What the task asks:
Please filter the data below down to the lines holding the string "Chapter".

[Recorded data]
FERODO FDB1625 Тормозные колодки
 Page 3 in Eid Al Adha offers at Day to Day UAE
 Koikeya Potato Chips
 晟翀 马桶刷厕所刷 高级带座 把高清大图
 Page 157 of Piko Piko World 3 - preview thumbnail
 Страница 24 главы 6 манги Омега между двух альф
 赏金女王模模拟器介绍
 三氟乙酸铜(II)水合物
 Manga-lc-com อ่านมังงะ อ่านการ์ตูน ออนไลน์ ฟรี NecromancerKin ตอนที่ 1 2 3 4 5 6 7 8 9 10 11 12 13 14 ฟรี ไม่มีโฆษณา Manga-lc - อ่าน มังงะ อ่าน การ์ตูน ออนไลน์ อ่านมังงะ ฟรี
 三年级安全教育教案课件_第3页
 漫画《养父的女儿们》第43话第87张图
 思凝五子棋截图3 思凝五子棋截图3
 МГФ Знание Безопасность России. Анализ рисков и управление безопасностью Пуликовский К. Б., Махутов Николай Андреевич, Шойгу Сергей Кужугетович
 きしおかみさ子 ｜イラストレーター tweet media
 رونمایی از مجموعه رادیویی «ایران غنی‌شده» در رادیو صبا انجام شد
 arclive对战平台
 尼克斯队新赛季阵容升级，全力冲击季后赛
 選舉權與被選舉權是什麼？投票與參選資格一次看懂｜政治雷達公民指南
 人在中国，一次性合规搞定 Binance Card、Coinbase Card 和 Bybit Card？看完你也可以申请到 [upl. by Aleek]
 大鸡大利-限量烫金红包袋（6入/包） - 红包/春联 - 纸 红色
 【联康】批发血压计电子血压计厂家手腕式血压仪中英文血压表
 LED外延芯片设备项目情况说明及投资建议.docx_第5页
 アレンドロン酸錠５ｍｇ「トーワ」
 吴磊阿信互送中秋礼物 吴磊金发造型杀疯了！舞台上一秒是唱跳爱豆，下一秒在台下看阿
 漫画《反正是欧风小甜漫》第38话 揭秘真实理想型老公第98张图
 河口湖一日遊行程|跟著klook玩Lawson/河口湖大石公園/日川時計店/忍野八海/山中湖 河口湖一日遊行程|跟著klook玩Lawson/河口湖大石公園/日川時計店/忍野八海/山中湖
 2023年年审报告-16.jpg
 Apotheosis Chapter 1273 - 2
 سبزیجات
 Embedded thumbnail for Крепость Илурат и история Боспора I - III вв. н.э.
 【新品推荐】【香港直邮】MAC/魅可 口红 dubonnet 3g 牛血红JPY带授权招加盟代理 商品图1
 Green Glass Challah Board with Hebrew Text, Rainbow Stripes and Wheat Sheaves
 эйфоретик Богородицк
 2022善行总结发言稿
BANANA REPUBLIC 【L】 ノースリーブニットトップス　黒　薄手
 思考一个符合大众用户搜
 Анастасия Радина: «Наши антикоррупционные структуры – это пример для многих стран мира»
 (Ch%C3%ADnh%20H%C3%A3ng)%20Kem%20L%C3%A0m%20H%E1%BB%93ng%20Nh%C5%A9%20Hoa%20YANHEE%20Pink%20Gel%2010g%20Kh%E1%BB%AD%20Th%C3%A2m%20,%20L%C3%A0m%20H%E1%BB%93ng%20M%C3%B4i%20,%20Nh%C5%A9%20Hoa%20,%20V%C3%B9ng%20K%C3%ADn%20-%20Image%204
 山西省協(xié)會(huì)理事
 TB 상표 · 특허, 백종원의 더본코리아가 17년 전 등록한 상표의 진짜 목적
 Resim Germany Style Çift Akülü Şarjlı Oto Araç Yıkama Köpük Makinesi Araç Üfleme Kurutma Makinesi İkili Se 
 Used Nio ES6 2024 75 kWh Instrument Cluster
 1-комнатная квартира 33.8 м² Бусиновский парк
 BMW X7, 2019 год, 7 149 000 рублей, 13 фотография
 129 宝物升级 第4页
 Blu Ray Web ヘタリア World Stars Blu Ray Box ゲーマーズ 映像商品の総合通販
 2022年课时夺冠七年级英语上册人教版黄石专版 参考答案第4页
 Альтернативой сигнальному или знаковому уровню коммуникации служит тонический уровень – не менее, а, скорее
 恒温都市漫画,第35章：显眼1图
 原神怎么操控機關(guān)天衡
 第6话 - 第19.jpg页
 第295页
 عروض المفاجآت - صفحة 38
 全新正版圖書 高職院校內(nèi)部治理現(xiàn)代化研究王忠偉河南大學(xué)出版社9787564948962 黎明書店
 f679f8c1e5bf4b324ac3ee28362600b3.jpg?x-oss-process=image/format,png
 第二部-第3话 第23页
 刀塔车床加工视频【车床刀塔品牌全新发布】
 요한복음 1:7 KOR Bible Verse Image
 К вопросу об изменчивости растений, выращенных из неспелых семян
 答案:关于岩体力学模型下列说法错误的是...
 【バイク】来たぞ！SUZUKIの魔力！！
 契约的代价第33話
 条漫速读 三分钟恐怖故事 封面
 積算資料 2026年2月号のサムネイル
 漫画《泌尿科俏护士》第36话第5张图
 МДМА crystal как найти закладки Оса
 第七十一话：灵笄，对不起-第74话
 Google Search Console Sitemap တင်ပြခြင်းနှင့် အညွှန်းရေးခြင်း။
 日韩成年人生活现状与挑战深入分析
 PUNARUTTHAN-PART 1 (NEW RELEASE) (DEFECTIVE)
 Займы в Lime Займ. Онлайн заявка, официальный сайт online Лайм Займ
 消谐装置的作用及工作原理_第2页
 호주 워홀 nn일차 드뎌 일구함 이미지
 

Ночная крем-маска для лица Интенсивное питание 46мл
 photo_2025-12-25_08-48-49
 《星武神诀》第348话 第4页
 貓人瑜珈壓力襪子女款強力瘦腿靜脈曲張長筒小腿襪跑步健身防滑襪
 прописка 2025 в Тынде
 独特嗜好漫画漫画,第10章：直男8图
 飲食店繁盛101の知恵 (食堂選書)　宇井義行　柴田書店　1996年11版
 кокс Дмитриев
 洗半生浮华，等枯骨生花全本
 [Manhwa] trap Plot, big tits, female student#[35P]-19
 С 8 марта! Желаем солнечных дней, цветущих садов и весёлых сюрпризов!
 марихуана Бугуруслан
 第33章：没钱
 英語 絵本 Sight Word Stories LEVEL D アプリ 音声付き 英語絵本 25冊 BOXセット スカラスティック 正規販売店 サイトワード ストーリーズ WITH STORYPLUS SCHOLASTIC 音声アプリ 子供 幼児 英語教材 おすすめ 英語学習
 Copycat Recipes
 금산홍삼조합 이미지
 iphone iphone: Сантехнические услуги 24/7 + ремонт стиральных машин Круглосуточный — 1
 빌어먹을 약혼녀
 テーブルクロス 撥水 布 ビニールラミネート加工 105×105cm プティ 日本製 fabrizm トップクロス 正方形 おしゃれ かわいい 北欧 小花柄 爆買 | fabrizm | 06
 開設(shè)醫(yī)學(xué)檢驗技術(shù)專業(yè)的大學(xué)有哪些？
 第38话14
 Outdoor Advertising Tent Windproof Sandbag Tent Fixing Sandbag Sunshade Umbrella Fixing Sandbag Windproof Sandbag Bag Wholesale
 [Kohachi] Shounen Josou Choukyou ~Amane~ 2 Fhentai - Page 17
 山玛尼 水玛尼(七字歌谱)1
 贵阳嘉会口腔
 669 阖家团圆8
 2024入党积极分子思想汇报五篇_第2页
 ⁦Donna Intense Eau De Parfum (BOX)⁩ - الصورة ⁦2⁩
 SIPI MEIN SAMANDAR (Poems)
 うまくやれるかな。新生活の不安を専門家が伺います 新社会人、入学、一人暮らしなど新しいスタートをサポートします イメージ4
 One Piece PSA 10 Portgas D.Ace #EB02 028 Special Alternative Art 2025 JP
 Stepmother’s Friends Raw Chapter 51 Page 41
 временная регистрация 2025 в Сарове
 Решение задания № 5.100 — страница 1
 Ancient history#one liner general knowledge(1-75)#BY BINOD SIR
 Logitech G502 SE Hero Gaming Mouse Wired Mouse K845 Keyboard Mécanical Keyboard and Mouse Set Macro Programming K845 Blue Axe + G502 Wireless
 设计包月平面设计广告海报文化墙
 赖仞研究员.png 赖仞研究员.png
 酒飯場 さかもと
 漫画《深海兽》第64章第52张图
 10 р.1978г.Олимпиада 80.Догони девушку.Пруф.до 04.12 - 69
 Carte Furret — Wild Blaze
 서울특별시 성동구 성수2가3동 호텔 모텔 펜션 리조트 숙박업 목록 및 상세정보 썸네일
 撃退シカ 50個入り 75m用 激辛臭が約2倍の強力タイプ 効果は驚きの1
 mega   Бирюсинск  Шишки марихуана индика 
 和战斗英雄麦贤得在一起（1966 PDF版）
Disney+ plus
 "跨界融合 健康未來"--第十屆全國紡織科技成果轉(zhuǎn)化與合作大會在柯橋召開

Answer to the problem:
 Apotheosis Chapter 1273 - 2
 Stepmother’s Friends Raw Chapter 51 Page 41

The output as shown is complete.